TASK TO CARRY OUT: Give back the records below exactly, every one, with no pictures.

Brief descriptive captions:
● ● ● ● ● ● ●
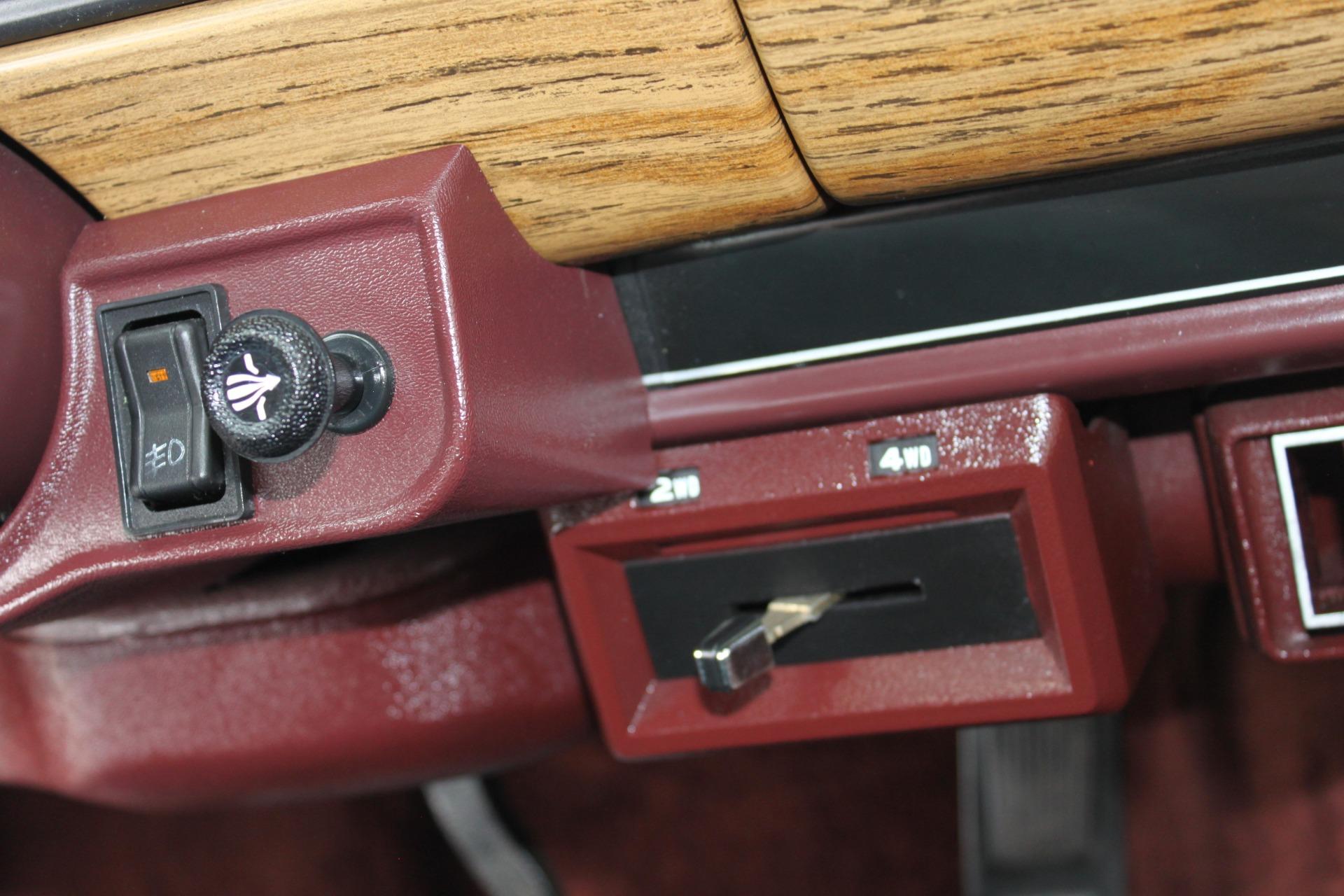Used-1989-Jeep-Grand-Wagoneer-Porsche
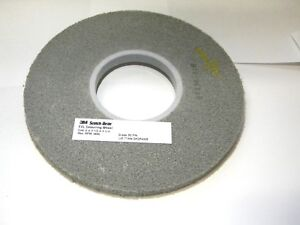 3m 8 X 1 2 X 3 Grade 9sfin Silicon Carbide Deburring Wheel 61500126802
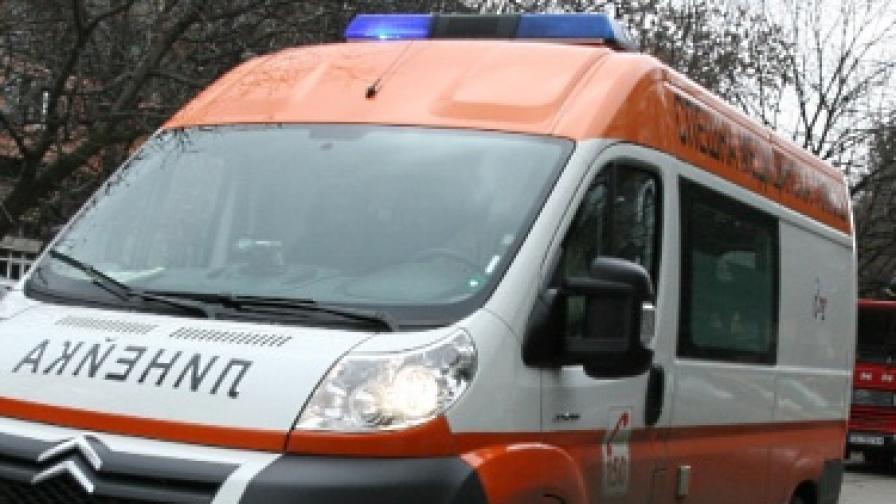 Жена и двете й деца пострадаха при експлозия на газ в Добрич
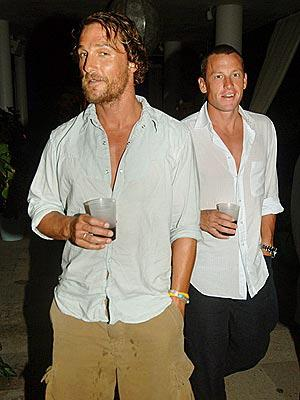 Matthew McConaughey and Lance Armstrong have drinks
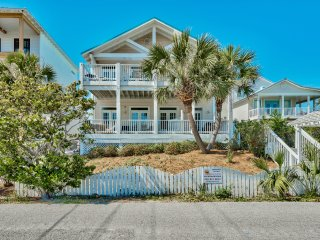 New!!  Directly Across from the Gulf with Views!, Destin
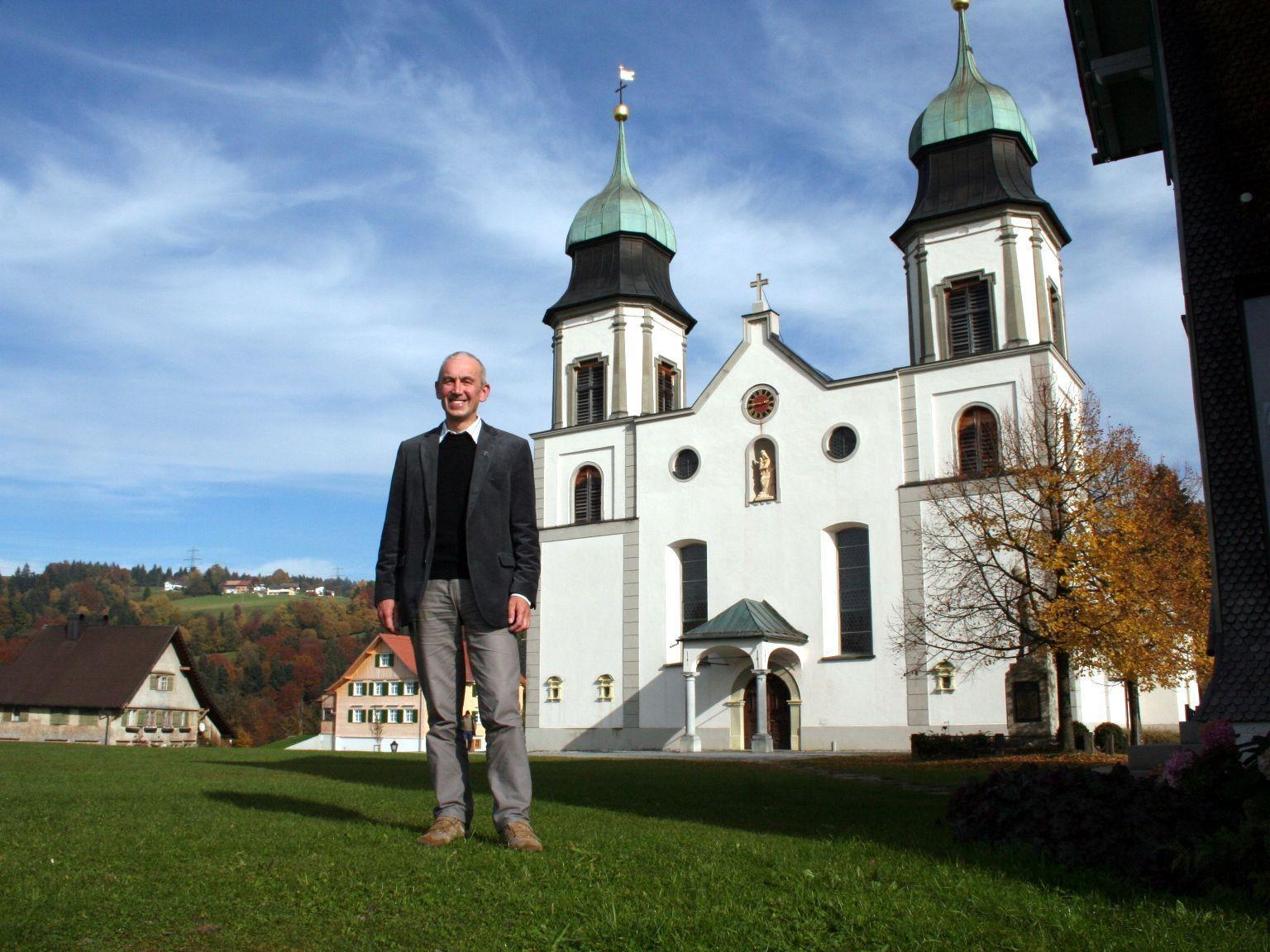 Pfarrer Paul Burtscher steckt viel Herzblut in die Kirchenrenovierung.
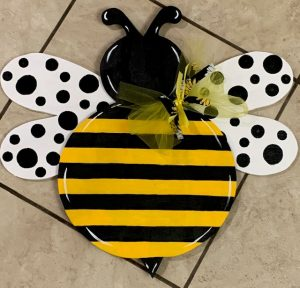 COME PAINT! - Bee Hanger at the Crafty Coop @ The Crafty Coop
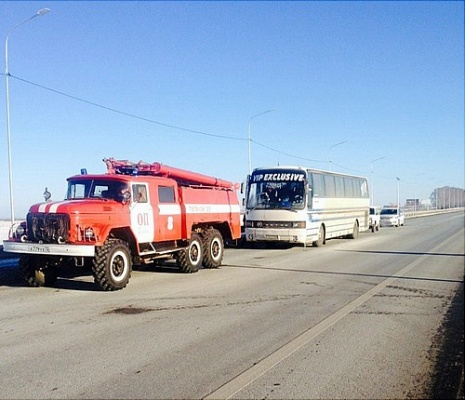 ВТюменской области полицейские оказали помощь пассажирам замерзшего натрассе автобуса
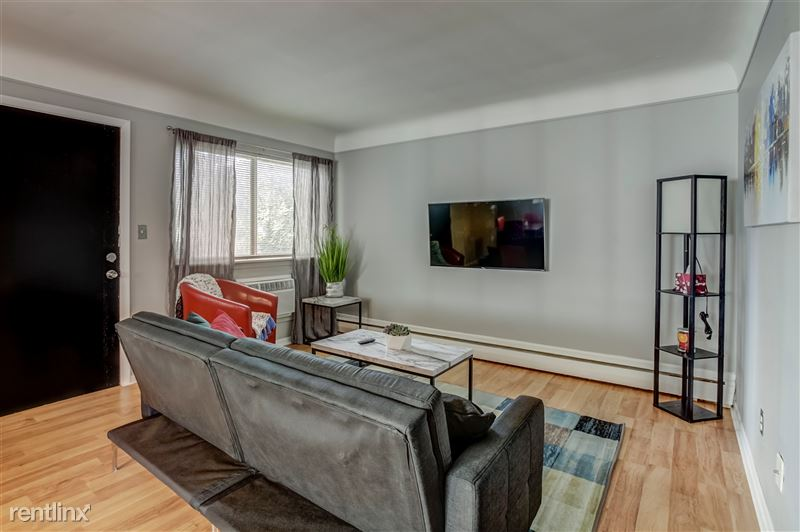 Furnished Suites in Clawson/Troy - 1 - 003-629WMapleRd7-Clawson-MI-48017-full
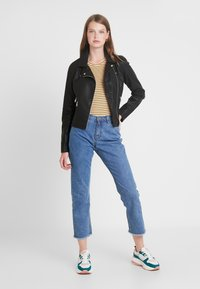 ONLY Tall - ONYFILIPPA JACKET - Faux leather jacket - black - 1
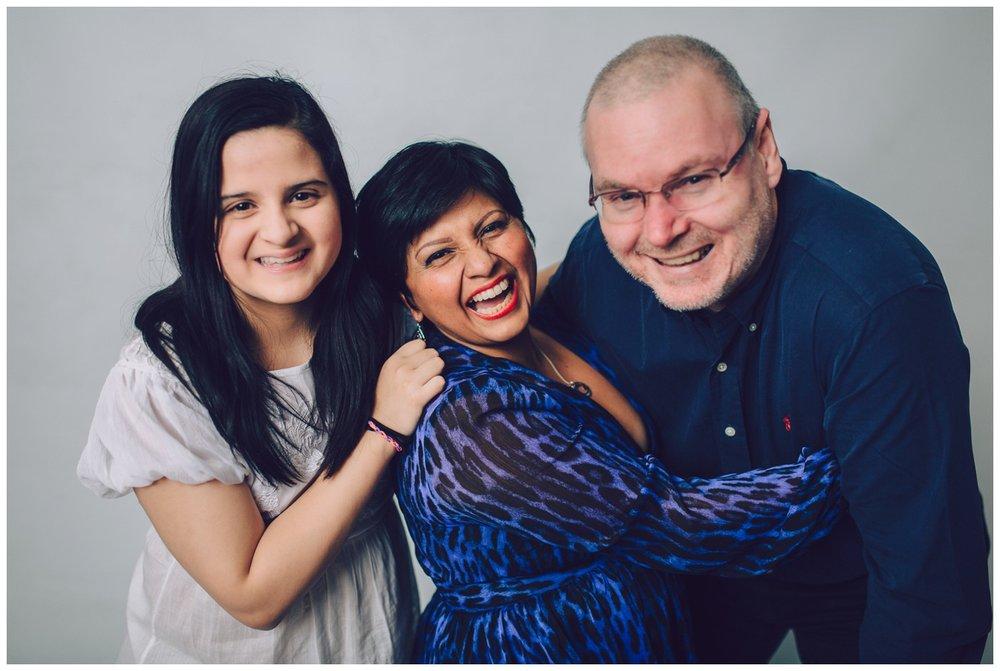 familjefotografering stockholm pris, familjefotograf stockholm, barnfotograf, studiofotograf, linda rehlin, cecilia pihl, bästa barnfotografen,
● ● ● ● ● ● ●
RESPONSE:
Used-1989-Jeep-Grand-Wagoneer-Porsche
 3m 8 X 1 2 X 3 Grade 9sfin Silicon Carbide Deburring Wheel 61500126802
 Жена и двете й деца пострадаха при експлозия на газ в Добрич
 Matthew McConaughey and Lance Armstrong have drinks
 New!!  Directly Across from the Gulf with Views!, Destin
 Pfarrer Paul Burtscher steckt viel Herzblut in die Kirchenrenovierung.
 COME PAINT! - Bee Hanger at the Crafty Coop @ The Crafty Coop
 ВТюменской области полицейские оказали помощь пассажирам замерзшего натрассе автобуса
 Furnished Suites in Clawson/Troy - 1 - 003-629WMapleRd7-Clawson-MI-48017-full
 ONLY Tall - ONYFILIPPA JACKET - Faux leather jacket - black - 1
 familjefotografering stockholm pris, familjefotograf stockholm, barnfotograf, studiofotograf, linda rehlin, cecilia pihl, bästa barnfotografen,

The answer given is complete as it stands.